Language(s) | Anglo-Norman |
---|---|
Origin | |
Meaning | red, or a toponymic |
Region of origin | France, Ireland, Scotland, England |
Other names | |
Variant form(s) | Rosel; Rousel; Russel; Rossell; Roussel; |
Frequency comparisons:[1] |
Russell, also Rosel, Rousel, Roussel, Russel or Rossell. The origin of the name has historically been subject to disagreement, with two distinct origins proposed.

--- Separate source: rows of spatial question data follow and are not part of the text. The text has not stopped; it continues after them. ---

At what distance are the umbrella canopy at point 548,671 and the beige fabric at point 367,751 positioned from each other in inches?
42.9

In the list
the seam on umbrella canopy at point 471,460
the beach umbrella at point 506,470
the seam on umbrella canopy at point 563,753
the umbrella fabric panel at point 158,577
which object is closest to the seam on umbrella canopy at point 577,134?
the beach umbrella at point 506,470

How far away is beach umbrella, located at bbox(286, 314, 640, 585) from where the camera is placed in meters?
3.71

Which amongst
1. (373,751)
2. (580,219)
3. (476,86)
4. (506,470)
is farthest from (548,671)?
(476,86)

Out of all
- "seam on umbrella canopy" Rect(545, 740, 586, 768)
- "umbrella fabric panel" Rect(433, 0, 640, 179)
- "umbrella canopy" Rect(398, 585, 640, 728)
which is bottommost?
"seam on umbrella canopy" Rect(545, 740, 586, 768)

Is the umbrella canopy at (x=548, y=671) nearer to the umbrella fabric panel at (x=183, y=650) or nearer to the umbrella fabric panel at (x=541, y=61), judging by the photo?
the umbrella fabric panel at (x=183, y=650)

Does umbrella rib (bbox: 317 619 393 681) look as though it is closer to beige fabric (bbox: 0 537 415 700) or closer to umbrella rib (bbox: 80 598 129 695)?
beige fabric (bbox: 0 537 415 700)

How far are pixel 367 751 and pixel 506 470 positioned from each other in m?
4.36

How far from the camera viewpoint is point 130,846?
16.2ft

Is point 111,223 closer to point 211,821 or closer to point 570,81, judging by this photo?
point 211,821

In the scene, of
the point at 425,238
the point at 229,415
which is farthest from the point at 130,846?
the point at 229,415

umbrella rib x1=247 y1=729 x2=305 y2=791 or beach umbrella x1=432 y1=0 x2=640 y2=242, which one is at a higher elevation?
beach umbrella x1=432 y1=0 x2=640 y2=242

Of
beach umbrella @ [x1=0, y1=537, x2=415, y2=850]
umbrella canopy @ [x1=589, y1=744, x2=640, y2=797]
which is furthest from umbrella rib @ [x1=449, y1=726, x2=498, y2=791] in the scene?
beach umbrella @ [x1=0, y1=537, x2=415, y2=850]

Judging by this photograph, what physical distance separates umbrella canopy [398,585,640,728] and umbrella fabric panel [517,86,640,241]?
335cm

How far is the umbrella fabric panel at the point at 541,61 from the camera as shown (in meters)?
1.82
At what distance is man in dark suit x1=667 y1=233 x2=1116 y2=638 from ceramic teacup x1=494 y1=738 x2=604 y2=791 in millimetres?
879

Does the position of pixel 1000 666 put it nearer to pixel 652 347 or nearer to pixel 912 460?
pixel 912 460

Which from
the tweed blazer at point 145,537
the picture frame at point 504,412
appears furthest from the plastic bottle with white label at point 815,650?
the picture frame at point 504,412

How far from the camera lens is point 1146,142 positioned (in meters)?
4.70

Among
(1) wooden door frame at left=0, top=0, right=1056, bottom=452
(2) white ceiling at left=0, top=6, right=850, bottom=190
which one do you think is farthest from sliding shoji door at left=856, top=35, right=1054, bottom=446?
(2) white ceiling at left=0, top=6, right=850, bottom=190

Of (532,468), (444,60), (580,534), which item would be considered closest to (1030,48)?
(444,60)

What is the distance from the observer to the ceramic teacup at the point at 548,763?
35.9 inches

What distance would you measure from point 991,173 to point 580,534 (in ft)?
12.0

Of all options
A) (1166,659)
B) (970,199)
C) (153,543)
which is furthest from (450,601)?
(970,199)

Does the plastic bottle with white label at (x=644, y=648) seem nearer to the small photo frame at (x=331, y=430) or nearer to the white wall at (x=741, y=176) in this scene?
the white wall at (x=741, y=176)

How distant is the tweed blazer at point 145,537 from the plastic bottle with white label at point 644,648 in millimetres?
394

Early genealogists traced the Russel/Russell family of Kingston Russel from Anglo-Norman landholders bearing the toponymic surname 'de Rosel' or 'du Rozel', deriving from Rosel, Calvados, Normandy (not, as has also been claimed, Le Rozel, Manche).[2] However, J. Horace Round observed that these flawed pedigrees erroneously linked toponymic-bearing men with unrelated men who instead bore the Anglo-Norman nickname rus[s]el (represented in contemporary Latin documents as Rosellus), given to men with red hair.[2] This nickname was a diminutive of the Norman-French rus (Old French ros, Modern French roux[3]), meaning 'red', and was also an archaic name for the red fox,[4] which in turn borrowed from Old Norse rossel, "red-haired", from Old Norse ros "red hair color" and the suffix -el. Round concluded "there is no reason to suppose that the surname Russell was territorial at all,"[2] and surname dictionaries have preferred to derive the surname from the nickname. Dictionaries also state that the English name Rufus originally meant "red haired".[4][5]